Two years after the birth of Charles, the Queen gave birth to Princess Anne in 1950, then Princes Andrew and Edward in 1960 and 1964. Four children whom she cared for little, more comfortable in the exercise of power than in matters of education.

In private, it is Prince Philip, the head of the family.

To the management of whims and proofs of affection, the Queen prefers her reassuring schedule, determined a year in advance, and her “red boxes” containing official government documents.

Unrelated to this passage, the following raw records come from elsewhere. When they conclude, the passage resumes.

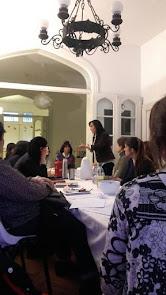 Taller Practico: Pubertad y Adolescencia en niñas y jóvenes mujeres con TEA.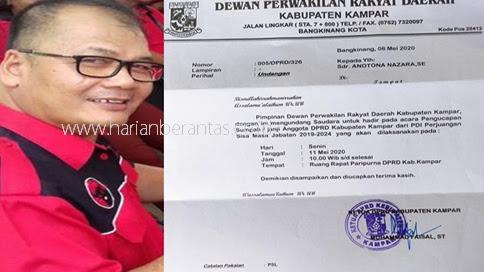 Kabar Bahagia... Anotona Nazara Dikabarkan Akan Dilantik Sebagai Anggota DPRD Kampar Senin Depan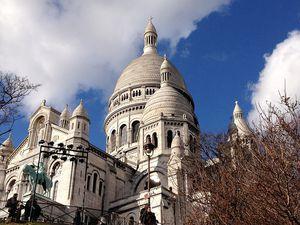Exposition sur la Butte Montmartre Alexandra ROUGERON
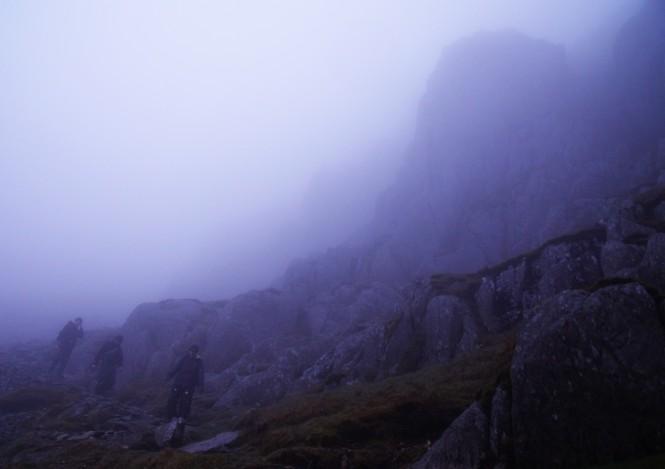 Glyder Fawr, Snowdonia National Park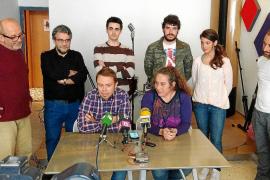Medio millar de votantes eligen a los candidatos de Guanyem-Podemos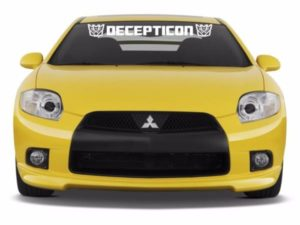 Transformers Decepticon Windshield Decals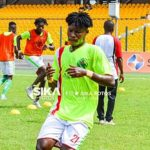 Ibrahim Salifu is a 'solid player' who will improve our team - Ashggold CEO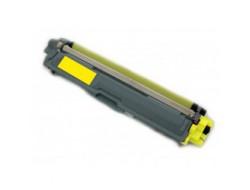 Toner Brother TN-245,Yellow, kompatibilný
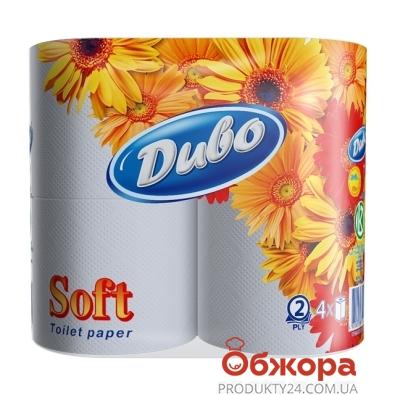 Туалетная бумага Обухов Диво Софт белая 4 шт. – ИМ «Обжора»
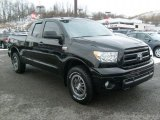2010 Black Toyota Tundra TRD Rock Warrior Double Cab 4x4 #43991895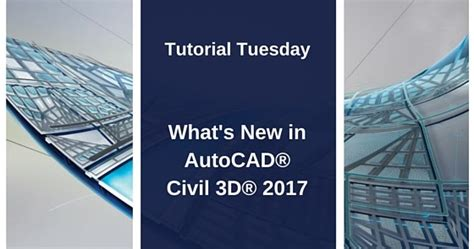 tutorial autocad civil 3d 2016 what s new in autocad civil 3d 2017 repro products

Opening them every morning is part of an immutable ritual that she imposed on herself throughout her reign.

Waking up at 7:30 a.m. when the curtains of her room were opened, her lady-in-waiting entered (the late "Bobo", the only housekeeper to have been able to call her "Lilibet",

served 67 years with him) with a cup of Earl Gray tea, arrived from his dogs, his beloved welsh corgis;

radio tuned to BBC Radio 4, bath at 21°C, dressing,

light breakfast

(a bowl of Special K cereal, according to its former boss), reading the press (

The Racing Post

, a daily on horse racing, first; then the

Telegraph

and the

Times

).

The sacrosanct ceremonial ends with 15 minutes of bagpipes played by the "pipers" in the courtyard of the palace, after which she settles in her office at 10 a.m. until lunch and the official obligations of the day after. -midday.

5 highlights of Queen Elizabeth II's reign

Flawless course and “annus horribilis”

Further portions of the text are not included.